>> Start TEXT PASSAGE

I remember being told back around 2005 or 2006 that I needed to get up to Bentonville, Arkansas to ride a new mountain bike trail system called Slaughter Pen. I thought it was a cool name for a trail system, but when I realized this was only about 5 miles of singletrack trail, I decided it wasn’t worth the 3-hour drive from Little Rock. I did eventually get up there over the years for several Arkansas Mountain Bike Championship Series races and the Slaughter Pen Jam. In 2016, about ten years after my first invitation, Bentonville hosted the International Mountain Bicycling Association (IMBA) World Summit and I was there again, both to speak at one of the sessions and to represent Arkansas State Parks with a booth in the vendor area. Trails in Bentonville had changed.
The World Stage
The IMBA World Summit marked the introduction of Bentonville as a new mountain bike Mecca to the world. The term Mecca has been thrown around in the mountain bike world for decades. Places like Moab, Crested Butte, Whistler, and others have been assigned the word as a way to describe a place that all mountain bikers should visit to ride at some point in their lives. From my observation, the summit was a huge success. In addition to the several phases of Slaughter Pen that could be accessed from the town square, Bentonville was just opening up the Coler Bike Preserve and the Back 40 trail system just to the north in Bella Vista, Arkansas to the summit attendees. Various sessions were held around downtown allowing attendees to walk or ride bikes between the sessions. They visited restaurants, retailers, and coffee shops where they experienced firsthand how local businesses had embraced the mountain bike community that was growing in the area.
The Land of OZ
Also in 2016, the OZ Trails brand was created to showcase the development of multi-purpose trails in Northwest Arkansas. According to its website, the brand focuses on growing the local rider base and providing information to both locals and travelers seeking to experience the region’s unique trail system as it develops. The OZ brand has gone beyond promoting trails in Northwest Arkansas to promoting the developing lifestyle around the county in places like Austin, Texas.
Beyond the Trails
Kalene Griffith, Executive Director of Visit Bentonville, said, “One of the things so wonderful about Bentonville is how both the local businesses and citizens have become a part of the mountain bike community.”
Kalene Griffith, Executive Director of Visit Bentonville, said, “One of the things so wonderful about Bentonville is how both the local businesses and citizens have become a part of the mountain bike community.” Griffith went on to mention the bike-friendly hotels that have bike storage, wash and fix-it stations, and more. Infrastructure like protected bike/pedestrian trails such as the Razorback Greenway supports mountain biking by connecting amenities and trailheads around the town. The recent completion of the third street, protected bike lanes allows mountain bikers to safely ride from the picturesque town square to the Coler Bike Preserve. Coler includes Airship Coffee, a coffee/taco/beer stop that can only be accessed via foot or bike in the middle of the park.

>> End TEXT PASSAGE
>> Start RECORDS PROVIDED

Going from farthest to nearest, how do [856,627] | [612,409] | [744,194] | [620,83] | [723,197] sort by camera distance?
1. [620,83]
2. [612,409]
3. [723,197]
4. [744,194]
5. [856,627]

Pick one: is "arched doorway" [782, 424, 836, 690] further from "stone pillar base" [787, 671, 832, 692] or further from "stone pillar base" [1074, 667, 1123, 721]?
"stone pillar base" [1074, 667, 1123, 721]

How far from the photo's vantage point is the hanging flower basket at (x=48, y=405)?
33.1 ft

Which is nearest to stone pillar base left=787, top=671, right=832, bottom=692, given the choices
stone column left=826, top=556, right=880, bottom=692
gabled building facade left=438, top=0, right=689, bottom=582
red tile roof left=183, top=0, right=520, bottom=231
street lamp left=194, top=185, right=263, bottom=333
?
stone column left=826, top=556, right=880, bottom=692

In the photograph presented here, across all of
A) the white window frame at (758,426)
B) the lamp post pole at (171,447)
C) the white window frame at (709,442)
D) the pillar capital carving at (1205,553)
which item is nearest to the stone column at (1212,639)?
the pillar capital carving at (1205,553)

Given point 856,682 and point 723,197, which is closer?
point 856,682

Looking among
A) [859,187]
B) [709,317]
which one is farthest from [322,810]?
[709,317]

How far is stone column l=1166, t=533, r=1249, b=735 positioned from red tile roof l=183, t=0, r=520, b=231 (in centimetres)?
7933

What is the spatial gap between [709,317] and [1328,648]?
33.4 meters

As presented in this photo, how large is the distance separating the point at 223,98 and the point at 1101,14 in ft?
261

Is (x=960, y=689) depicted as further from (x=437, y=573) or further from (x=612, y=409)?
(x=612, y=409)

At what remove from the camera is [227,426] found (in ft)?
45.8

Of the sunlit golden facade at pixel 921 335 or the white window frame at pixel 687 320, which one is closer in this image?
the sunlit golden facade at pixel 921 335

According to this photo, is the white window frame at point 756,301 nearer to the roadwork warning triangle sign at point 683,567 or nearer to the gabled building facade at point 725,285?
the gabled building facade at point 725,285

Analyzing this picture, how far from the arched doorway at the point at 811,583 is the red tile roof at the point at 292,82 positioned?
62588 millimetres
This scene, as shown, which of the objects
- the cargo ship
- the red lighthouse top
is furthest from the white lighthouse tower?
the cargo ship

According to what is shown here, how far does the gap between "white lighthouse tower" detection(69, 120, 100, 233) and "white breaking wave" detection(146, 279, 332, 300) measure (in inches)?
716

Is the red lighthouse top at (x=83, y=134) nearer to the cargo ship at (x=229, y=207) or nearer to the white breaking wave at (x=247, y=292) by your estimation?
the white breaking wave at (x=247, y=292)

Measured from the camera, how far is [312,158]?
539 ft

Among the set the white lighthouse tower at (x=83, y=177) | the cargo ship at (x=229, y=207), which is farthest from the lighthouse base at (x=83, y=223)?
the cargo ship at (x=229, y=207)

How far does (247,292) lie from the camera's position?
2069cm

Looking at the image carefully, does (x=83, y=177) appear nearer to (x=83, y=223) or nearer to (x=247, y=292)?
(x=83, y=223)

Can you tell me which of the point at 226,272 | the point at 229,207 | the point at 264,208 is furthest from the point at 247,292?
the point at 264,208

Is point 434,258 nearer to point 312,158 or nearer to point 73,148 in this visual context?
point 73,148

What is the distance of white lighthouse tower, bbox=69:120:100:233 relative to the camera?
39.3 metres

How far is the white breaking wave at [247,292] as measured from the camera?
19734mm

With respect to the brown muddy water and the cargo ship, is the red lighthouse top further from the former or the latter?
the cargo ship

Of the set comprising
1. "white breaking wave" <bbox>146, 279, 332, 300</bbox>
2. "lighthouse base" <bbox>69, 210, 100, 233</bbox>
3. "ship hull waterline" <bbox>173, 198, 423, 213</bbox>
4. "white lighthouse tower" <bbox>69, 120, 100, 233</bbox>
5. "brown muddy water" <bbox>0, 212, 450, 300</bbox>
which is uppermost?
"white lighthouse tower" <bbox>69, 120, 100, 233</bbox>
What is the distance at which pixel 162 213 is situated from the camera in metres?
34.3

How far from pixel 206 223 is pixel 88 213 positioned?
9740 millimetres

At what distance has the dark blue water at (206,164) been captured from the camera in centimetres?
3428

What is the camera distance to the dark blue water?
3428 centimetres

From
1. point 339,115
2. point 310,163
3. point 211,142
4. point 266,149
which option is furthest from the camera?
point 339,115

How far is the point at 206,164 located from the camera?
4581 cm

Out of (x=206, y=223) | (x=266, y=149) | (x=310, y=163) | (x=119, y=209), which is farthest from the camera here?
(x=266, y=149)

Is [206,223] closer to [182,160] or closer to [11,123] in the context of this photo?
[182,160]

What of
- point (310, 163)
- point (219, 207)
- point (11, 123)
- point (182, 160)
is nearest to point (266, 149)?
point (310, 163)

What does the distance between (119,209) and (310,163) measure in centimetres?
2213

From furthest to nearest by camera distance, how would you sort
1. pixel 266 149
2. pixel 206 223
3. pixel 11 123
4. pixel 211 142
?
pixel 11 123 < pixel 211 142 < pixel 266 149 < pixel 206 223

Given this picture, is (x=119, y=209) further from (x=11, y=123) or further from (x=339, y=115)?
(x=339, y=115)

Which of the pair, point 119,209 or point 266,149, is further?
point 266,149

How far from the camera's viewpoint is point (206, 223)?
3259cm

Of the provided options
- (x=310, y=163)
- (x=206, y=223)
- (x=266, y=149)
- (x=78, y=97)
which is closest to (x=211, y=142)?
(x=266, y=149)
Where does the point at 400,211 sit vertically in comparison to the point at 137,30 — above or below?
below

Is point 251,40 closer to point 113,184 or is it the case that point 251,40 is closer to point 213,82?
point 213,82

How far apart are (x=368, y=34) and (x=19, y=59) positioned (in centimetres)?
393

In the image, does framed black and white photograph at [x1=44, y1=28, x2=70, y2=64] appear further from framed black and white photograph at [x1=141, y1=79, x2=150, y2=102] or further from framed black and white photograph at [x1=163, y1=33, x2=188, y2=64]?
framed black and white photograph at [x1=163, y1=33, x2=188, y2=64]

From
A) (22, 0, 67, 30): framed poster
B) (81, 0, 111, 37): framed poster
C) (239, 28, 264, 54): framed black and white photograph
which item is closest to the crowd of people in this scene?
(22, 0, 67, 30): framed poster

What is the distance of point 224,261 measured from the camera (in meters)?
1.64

>> End RECORDS PROVIDED

**WRITTEN INSTRUCTION**
Name every place, other than Bentonville, that the Bentonville mountain biking text says has been called a mountain bike Mecca.

**THE ANSWER**
Moab, Crested Butte, Whistler